The specific use of Spark in a push business

1, a push to do the user portrait, model iterations and some recommendations of the time directly with the Mllib,mllib integration of a lot of algorithms, very convenient.

2, a push has a bi toolbox, let some operators to extract data, we are using the Spark Sql+parquet format wide table implementation, Parquet is a columnstore format, using it you do not load the entire table, only to load the care of those fields, greatly reducing IO consumption.

3, real-time statistical analysis of this piece: for example, a push a product called a figure, is the use of spark streaming to real-time statistics.

4, the complex ETL task we also use Spark. For example: We push the report this piece, every day need to do a lot of dimensions of the push report statistics. Using Spark to cache intermediate result caches, and then counting other dimensions, greatly reduces I/O consumption and significantly increases the speed of statistical processing.
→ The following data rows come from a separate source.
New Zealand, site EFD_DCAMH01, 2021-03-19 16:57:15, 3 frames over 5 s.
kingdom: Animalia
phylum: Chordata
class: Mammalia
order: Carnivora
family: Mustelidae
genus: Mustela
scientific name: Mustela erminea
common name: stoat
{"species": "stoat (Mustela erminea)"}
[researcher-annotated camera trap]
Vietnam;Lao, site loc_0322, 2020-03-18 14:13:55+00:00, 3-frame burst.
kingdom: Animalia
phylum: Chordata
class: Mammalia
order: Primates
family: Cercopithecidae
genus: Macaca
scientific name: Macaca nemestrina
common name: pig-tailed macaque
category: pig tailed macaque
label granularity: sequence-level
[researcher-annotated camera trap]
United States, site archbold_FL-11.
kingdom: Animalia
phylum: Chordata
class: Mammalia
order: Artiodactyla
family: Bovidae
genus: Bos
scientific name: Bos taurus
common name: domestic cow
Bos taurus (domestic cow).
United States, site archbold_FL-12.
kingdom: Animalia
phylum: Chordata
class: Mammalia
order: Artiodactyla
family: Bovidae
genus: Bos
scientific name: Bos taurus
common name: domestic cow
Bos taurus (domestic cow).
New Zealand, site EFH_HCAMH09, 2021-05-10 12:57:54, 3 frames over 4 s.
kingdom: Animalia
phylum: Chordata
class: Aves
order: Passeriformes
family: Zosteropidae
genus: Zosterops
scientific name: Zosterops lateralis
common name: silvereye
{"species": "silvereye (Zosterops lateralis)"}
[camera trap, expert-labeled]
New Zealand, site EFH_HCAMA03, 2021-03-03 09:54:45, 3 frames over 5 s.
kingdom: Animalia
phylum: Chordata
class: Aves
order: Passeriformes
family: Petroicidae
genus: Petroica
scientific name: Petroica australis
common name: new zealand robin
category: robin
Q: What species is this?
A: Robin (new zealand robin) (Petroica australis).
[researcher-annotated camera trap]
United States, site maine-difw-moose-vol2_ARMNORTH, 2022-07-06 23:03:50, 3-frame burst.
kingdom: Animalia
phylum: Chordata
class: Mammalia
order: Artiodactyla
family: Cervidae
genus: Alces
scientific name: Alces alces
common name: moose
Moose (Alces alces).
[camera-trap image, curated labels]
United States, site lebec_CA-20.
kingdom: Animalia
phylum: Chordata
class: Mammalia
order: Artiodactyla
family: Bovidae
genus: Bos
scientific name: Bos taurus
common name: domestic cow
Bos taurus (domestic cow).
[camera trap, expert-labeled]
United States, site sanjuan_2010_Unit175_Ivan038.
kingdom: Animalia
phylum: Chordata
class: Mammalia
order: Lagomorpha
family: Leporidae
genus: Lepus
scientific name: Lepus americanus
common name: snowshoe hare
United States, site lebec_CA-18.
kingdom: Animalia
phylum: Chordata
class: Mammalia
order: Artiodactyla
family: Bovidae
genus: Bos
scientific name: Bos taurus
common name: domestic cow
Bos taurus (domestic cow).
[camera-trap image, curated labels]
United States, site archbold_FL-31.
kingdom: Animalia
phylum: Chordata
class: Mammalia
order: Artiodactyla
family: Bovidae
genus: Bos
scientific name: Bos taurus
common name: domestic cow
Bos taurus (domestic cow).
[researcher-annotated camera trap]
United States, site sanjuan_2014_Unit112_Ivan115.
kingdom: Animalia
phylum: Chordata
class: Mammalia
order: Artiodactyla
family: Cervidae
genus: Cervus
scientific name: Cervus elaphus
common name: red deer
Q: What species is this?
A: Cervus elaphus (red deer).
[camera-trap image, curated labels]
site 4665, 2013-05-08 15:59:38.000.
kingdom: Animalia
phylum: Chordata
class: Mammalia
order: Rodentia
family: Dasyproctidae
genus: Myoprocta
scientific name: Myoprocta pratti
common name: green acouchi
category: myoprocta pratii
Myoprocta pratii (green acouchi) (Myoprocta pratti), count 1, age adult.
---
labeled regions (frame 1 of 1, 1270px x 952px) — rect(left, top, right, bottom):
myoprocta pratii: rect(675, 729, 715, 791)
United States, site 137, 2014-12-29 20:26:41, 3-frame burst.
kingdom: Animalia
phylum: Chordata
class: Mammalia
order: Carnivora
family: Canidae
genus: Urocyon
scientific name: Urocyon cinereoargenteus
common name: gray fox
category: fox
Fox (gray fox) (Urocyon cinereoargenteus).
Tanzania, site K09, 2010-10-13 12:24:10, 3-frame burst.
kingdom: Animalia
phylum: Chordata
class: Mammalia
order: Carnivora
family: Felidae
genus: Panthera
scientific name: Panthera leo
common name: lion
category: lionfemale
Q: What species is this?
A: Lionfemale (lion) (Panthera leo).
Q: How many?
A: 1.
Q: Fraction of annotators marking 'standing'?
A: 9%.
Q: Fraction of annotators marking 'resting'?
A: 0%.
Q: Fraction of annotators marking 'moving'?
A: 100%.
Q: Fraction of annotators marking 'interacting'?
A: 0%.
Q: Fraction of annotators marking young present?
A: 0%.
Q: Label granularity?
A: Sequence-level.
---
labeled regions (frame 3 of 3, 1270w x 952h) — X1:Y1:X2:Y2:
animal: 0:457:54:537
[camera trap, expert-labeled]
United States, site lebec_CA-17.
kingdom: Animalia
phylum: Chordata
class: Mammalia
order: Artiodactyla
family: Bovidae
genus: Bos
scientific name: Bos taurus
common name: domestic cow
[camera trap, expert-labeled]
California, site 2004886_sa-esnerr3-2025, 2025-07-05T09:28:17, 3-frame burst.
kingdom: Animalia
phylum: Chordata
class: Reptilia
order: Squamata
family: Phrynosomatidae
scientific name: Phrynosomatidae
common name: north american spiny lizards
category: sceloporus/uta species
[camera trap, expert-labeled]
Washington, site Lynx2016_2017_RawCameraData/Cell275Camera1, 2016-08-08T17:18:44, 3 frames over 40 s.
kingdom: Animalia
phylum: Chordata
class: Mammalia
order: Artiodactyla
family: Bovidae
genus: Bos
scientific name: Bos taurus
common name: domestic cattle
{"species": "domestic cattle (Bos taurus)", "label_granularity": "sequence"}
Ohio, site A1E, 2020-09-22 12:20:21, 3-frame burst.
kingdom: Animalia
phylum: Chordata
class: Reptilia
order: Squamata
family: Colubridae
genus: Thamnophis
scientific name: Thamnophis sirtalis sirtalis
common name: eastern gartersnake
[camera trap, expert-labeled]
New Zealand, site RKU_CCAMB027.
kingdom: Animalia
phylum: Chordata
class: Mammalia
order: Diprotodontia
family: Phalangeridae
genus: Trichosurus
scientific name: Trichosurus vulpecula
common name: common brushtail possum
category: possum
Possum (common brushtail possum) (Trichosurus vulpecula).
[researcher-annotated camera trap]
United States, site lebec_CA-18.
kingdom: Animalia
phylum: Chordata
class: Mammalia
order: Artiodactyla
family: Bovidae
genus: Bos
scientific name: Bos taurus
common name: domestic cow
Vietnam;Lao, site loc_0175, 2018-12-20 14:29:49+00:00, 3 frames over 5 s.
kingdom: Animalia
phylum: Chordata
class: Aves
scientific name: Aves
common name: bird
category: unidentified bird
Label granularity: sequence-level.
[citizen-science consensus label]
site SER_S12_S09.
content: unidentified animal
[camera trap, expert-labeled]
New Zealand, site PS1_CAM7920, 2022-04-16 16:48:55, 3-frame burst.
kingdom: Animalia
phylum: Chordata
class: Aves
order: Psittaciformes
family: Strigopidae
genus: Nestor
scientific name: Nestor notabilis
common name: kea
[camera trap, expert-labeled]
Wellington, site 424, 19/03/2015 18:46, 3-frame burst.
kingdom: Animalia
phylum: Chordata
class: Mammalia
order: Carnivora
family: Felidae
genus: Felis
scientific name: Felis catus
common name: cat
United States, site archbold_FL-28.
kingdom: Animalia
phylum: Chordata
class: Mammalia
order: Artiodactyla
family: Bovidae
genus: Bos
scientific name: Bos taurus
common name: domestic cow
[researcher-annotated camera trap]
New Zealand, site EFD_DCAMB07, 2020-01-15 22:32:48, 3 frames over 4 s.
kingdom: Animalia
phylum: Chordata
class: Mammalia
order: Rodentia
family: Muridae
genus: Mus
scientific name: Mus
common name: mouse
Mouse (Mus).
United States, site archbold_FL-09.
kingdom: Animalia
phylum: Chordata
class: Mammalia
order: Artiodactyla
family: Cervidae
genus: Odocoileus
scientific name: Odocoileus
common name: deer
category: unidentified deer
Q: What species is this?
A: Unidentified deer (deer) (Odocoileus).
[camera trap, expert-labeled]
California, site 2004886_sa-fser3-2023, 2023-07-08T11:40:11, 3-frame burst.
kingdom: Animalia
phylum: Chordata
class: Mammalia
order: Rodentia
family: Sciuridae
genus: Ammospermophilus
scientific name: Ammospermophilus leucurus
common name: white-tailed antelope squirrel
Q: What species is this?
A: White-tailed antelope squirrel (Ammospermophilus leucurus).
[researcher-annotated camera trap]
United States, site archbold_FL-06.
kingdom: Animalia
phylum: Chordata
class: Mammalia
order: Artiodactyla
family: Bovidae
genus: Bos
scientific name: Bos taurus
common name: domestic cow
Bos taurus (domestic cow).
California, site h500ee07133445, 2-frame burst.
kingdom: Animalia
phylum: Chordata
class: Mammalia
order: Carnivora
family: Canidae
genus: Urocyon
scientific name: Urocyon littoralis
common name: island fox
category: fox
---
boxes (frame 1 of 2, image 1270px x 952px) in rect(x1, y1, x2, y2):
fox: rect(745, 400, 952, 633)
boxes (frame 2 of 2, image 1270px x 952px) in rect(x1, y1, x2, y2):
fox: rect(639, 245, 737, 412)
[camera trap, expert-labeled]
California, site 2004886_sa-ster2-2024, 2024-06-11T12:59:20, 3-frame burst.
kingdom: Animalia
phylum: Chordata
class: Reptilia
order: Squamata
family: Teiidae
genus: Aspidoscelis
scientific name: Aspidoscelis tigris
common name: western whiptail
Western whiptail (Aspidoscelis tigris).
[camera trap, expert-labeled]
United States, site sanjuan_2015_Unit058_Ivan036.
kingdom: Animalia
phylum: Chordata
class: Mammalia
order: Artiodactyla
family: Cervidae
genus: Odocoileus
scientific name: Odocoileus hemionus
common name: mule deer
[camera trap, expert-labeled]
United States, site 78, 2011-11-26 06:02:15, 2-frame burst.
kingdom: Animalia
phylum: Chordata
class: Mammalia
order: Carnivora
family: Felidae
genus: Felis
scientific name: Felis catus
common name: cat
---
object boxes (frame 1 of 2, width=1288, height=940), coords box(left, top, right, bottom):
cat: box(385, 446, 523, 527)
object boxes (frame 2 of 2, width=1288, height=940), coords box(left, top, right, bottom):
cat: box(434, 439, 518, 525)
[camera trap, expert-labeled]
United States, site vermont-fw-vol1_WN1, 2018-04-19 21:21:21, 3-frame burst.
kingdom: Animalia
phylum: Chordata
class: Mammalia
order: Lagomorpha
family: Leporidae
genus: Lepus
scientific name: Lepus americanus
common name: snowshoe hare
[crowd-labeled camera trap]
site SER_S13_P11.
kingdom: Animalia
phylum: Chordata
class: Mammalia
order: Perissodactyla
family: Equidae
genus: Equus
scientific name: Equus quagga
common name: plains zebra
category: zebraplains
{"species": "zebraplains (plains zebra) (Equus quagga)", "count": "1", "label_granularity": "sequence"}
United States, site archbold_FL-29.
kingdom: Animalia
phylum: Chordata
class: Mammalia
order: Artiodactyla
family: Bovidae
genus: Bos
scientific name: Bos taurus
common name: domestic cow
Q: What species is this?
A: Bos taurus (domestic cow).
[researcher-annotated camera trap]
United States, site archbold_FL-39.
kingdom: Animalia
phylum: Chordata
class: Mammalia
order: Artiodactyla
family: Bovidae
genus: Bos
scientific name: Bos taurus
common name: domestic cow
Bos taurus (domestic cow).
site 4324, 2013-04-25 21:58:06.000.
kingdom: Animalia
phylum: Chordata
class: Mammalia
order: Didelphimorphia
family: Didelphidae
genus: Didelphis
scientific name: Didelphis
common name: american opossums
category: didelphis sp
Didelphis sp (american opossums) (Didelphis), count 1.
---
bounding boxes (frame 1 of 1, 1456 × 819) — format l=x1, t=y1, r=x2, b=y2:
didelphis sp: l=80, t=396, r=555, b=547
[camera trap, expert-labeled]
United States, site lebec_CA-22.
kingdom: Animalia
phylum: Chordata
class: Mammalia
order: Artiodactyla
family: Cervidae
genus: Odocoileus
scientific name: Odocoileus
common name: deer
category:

A push spark practice case sharing

It is a processing architecture of push-heat force diagram. The left side uses the business platform to get the real-time location data of the device, through spark streaming and calculate the number of people on each geohash lattice, and then the statistical results in real-time to the business Service layer, on the push to the client map to render, and finally form a real-time thermal map. The Spark streaming is primarily used for data real-time statistical processing.

A push to teach you to bypass the development of those pits

1, data processing is often skewed, resulting in unbalanced load, it is necessary to do statistical analysis to find skewed data features, fixed hash strategy.

2. Use parquet columnstore to reduce IO and improve spark SQL efficiency.

3, real-time processing aspects: On the one hand to pay attention to the data source (KAFKA) topic need more than partition, and the data to hash evenly, so that spark streaming recevier can be multiple parallel, and balanced consumption of data. With spark streaming, you need to troubleshoot more of the Dstream operations in spark history and then optimize them. On the other hand, we also made a real-time monitoring system to monitor processing conditions such as inflow, outflow data speed and so on. By monitoring the system alarm, it is convenient to operation the spark streaming real-time processing program. This small monitoring system mainly uses the Influxdb+grafana and so on realizes.

4, our test network often appear can not find third-party jar case, if is with CDH classmate General will encounter, is in CDH 5.4 beginning, CDH technical support staff said they removed the hbase and other jars, they know those jars do not need to be coupled in their own classpath, This situation can be added by Spark.executor.extraClassPath way.

5, some new people will encounter confusion transform and action, do not understand transform is lazy, need action trigger, and two action before and after the call effect may be different.

6, we use the process, the need to re-use the RDD, must do the cache, performance improvement will be obvious.

A push spark practice teaches you to bypass the development of those "pits"

Contact Us

The content source of this page is from Internet, which doesn't represent Alibaba Cloud's opinion; products and services mentioned on that page don't have any relationship with Alibaba Cloud. If the content of the page makes you feel confusing, please write us an email, we will handle the problem within 5 days after receiving your email.

If you find any instances of plagiarism from the community, please send an email to: info-contact@alibabacloud.com and provide relevant evidence. A staff member will contact you within 5 working days.

A Free Trial That Lets You Build Big!

Start building with 50+ products and up to 12 months usage for Elastic Compute Service

  • Sales Support

    1 on 1 presale consultation

  • After-Sales Support

    24/7 Technical Support 6 Free Tickets per Quarter Faster Response

  • Alibaba Cloud offers highly flexible support services tailored to meet your exact needs.